Culled from around 100 hours of digital videotape, The Cruise zips by in 76 minutes, the result of nearly eight months Miller spent in the editing room. He says, half-seriously, that his initial plan was to "exclude anything that would have made [Speed] eccentric. There was a fantastic amount of really exuberant, startlingly fascinating footage that just did not have a place in the arc we were trying to create, which is really plunging into an individual's persona, at least from a subjective perspective. Ultimately, I wanted to present [a picture of] this eccentric who lived his life outside the current of mass culture, in all his inspiration and all his struggle."
Miller and Levitch first met through Miller's younger brother, a classmate of Speed at Manhattan's prestigious Horace Mann. (Actually, Levitch recalls an earlier meeting some time in the sixth century B.C.) Miller, whose only description of his background prior to The Cruise is "fuck-up," cultivated a friendship with Speed, then decided "to introduce a camera into the equation" without necessarily planning to make a film. "I just thought at some point I should detach myself from what I'm doing [as a filmmaker] and devoted my energy to this relationship," he recalls. For Miller, Speed represents a "fascinating coupling of inspiration and desperation this person who really had his eye on the ball about what he wanted out of life." Shooting with a digital video camera and a shotgun mike which together fit into a backpack, Miller began to document Speed both on and off the job, and the results gradually became The Cruise.

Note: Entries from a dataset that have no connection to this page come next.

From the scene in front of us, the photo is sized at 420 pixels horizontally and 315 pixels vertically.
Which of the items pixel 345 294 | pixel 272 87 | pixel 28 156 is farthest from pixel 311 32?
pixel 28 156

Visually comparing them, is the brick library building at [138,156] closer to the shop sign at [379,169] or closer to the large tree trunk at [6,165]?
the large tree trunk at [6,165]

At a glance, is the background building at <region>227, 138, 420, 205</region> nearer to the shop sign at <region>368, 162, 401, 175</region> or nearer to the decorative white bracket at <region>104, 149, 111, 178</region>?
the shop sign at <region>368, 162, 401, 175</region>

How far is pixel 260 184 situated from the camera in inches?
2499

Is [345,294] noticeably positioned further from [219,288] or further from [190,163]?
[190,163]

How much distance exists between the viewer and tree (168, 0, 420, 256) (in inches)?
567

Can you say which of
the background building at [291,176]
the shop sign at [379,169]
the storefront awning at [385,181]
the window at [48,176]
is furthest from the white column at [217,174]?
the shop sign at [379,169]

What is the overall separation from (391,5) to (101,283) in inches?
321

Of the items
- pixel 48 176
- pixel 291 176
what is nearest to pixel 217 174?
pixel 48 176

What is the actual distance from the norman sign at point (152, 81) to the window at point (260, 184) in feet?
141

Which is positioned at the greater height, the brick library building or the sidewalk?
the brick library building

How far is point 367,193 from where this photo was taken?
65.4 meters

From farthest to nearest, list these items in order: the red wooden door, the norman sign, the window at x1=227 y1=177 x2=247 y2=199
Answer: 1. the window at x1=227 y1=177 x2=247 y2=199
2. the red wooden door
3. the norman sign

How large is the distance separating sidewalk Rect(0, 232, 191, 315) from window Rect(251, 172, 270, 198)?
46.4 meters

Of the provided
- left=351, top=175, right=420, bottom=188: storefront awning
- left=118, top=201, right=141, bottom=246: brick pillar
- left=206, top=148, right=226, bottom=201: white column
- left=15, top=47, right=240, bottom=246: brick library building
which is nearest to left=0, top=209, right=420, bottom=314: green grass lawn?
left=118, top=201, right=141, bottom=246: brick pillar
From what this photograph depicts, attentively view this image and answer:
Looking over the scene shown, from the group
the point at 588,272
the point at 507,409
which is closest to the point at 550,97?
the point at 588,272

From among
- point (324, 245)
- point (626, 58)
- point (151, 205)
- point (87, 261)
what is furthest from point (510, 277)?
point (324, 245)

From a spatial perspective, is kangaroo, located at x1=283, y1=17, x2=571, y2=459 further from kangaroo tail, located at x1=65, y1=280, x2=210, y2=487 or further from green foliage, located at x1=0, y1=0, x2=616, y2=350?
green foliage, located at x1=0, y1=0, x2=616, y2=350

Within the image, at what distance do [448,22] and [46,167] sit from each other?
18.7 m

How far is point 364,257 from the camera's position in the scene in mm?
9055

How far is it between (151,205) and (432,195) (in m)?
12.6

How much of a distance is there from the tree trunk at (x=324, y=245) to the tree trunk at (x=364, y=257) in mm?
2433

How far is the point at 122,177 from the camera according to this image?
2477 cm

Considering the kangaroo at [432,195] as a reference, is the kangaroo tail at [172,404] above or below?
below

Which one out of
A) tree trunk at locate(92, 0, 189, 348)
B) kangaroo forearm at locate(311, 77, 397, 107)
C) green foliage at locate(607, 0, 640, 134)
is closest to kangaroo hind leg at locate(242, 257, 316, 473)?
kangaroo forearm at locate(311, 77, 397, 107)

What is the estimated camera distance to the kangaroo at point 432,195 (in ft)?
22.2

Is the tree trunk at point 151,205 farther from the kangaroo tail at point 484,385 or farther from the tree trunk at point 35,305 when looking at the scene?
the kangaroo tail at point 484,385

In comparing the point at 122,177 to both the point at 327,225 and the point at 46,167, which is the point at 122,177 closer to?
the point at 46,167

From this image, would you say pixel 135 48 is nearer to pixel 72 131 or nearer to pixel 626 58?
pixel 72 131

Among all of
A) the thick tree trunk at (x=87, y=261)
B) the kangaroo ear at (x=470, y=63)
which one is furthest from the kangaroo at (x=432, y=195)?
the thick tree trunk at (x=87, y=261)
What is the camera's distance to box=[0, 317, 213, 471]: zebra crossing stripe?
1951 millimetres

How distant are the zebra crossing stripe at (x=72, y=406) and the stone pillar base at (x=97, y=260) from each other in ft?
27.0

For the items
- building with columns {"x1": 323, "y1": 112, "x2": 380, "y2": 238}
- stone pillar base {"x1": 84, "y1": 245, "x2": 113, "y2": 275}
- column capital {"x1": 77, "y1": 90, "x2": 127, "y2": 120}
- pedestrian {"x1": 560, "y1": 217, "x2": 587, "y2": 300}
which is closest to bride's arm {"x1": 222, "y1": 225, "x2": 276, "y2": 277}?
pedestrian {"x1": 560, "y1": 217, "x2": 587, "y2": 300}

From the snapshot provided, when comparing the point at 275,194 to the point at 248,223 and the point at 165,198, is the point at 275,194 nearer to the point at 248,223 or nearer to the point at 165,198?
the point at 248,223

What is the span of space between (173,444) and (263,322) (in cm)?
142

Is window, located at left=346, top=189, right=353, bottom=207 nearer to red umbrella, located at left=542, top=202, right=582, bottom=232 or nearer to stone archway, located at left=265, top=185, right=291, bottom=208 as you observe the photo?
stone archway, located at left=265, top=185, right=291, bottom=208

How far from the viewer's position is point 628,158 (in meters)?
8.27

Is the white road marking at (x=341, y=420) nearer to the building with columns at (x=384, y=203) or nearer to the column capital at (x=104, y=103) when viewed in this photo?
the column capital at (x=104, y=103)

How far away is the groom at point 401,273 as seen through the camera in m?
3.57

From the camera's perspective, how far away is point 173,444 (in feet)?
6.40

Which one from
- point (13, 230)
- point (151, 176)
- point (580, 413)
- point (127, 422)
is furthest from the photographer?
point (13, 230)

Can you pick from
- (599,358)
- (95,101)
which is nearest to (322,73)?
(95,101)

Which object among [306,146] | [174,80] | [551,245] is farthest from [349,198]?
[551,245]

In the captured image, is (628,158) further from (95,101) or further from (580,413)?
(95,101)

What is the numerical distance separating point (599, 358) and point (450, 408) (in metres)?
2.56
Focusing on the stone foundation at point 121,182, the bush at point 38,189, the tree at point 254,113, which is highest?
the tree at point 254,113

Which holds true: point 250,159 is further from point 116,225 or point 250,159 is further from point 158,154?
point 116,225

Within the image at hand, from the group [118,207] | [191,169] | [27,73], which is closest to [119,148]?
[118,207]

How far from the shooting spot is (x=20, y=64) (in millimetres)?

While the effect the camera has on the subjects of a documentary is usually a matter of speculation, both Miller and Levitch are quite open about the camera's place in their relationship. Being on camera, says Levitch, "is a craft, when you suddenly turn to a camera and start babbling directly to it. There was a long time when I was a walking rough draft, figuring out exactly how to go about such a thing. Of course, everything changed for me when I recognized the camera as a lover, as an organism I was literally falling in love with. This was also a human adventure between me and Bennett, because the camera was a conduit to our intercourse, the homoeroticism of our lives." Miller stifles a laugh, then confirms Levitch's account (at least the first part). "There was about 70 hours we shot that we just threw away, before Speed learned to let his guard down. That's in addition to the 100 hours we edited from."
During the film's run on the festival circuit, Speed found himself elevated to demi-celebrity status by audiences who responded to the film's sense of wonder and openness. While the perpetually couch-surfing Levitch still has no fixed address (although he does carry a cell phone), he now has the option of crashing at the domiciles of Hollywood actors like Natasha Lyonne and Dan Futterman, both of whom befriended him after seeing advance screenings of the movie.
Being on the big screen, says Levitch, is "just profound. I think of going to movies as being brought to the feet of our dream life. So in many ways the attachment I have experienced while watching the movie with an audience is just me reintroducing myself to my dream life, and my dreams reintroducing themselves to me. It's like witnessing aspects of myself that I am discovering for the first timethe aspects of myself that eroticize myself. Speaking loudlyit's quite an ecstasy to watch it!"
The Cruise opens Friday, Nov. 27, at Ritz at the Bourse.